As much as Democrats may want to believe they've been given a mandate, they have not, not by a country mile (of course, this didn't stop Bush from going berserk after 2000 and 2004 with his "mandate"). The country is evenly divided between right-wing whack jobs and left-wing nut bags and in the middle are people who'd just like to have government operate efficiently and fairly. That middle is huge. By and large, that middle would like to see government stay out of the affairs of most folks when it can. That middle may support abortion rights or not, but they don't want abortion outlawed. They don't really care whether somebody owns a gun or not as long as they register the thing, know how to use it, and keep their own children from shooting themselves. They'd like the government to be responsible with money. They think education and health care are important.
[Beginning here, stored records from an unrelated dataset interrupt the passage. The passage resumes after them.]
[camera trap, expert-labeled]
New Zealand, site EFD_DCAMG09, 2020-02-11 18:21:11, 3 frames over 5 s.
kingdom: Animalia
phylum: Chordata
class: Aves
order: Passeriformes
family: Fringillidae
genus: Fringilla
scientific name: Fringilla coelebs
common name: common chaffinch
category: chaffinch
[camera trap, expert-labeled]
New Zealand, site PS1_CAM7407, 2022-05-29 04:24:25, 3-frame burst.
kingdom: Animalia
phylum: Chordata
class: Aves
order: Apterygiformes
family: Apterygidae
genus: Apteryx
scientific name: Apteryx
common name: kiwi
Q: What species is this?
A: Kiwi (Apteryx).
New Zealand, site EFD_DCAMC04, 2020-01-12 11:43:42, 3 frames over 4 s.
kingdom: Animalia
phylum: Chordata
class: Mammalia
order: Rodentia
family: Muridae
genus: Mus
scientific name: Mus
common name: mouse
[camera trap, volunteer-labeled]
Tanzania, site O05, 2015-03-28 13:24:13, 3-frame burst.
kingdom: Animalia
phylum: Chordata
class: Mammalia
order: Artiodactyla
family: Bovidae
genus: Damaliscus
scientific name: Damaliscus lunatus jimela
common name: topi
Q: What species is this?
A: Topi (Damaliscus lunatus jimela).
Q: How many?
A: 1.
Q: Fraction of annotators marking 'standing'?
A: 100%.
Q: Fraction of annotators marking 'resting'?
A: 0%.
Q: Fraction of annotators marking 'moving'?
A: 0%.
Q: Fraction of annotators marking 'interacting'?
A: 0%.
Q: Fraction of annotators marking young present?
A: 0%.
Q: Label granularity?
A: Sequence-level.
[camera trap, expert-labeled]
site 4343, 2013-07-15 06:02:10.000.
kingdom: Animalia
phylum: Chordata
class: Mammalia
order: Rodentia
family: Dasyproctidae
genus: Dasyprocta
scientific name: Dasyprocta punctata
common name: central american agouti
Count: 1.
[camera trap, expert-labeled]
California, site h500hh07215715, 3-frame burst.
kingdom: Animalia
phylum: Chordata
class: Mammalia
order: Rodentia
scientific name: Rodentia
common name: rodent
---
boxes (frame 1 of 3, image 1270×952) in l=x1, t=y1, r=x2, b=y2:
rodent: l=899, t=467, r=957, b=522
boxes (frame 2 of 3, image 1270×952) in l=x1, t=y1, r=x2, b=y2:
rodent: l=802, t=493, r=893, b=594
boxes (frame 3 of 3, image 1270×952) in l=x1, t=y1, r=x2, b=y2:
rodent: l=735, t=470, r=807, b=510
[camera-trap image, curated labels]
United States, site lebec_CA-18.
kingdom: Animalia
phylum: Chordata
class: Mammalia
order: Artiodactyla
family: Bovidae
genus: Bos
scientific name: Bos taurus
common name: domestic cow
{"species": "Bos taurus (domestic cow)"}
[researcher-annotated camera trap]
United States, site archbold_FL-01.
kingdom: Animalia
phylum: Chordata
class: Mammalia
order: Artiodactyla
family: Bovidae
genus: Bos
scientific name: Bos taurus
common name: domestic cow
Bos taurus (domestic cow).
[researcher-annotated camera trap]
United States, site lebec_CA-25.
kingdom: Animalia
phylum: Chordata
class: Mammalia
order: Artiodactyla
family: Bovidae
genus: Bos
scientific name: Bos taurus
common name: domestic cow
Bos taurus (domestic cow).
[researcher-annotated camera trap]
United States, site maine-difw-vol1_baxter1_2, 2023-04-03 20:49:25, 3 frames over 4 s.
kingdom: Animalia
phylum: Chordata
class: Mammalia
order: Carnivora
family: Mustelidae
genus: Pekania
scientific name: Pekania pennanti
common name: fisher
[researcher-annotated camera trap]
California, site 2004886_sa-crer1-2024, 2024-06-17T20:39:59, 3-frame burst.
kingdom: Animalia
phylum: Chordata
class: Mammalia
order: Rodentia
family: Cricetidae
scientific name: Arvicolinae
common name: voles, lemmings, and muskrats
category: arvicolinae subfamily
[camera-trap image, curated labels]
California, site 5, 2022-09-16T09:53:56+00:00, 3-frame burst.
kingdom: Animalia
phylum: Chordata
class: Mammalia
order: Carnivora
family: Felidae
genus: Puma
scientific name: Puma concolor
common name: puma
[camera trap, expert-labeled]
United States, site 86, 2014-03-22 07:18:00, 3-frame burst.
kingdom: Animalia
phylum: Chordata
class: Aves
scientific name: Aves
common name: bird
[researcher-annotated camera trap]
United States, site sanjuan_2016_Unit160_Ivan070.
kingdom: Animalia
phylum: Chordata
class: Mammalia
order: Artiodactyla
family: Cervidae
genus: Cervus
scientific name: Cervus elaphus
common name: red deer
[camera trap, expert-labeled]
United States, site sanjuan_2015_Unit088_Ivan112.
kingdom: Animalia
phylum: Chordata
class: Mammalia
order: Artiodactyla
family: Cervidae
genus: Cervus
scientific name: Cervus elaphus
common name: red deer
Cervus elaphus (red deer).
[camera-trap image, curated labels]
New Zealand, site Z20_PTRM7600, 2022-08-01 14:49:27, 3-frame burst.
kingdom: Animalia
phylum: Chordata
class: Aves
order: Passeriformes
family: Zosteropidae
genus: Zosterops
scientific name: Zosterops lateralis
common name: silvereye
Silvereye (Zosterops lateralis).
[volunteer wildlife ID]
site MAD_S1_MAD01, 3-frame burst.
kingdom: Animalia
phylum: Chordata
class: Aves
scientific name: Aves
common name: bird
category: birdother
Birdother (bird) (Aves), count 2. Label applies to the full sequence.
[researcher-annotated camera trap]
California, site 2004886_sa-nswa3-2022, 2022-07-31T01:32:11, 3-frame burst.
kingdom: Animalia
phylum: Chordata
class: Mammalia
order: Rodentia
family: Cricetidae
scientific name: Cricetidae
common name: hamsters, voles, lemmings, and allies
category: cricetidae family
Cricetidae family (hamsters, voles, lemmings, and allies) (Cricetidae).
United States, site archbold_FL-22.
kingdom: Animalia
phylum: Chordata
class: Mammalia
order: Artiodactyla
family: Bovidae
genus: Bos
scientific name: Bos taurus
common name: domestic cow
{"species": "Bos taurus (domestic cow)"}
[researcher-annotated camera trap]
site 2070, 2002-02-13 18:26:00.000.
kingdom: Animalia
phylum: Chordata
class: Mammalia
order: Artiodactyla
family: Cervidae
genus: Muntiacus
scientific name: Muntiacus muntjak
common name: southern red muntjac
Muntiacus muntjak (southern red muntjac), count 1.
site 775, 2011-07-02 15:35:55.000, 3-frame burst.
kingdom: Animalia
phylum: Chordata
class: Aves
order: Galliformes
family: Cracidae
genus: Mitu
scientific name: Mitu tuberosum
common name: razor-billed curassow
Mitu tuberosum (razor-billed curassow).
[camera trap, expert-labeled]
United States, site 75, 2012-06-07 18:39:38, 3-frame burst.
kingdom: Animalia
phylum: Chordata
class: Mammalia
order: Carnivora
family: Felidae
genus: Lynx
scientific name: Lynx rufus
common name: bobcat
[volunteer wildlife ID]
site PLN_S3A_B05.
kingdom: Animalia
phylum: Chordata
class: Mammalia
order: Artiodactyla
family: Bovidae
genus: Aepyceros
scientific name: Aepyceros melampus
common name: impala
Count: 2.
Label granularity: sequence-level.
Again, this is not news. What's relieving is that Democrats haven't been screaming like orgasmic pigs. Somebody has read the climate properly (and whoever that is should be running for office him or herself). Now, if they can just convince boobs like John Kerry to shut the hell up (and not run for President) and keep their party leaders toeing a centrist, realistic line, they might actually be able to capture the Presidency in 2008.
The next miracle will be if Democrats can avoid shooting themselves in the collective foot over the next two years. Since such things have practically become party policy, the odds seem long.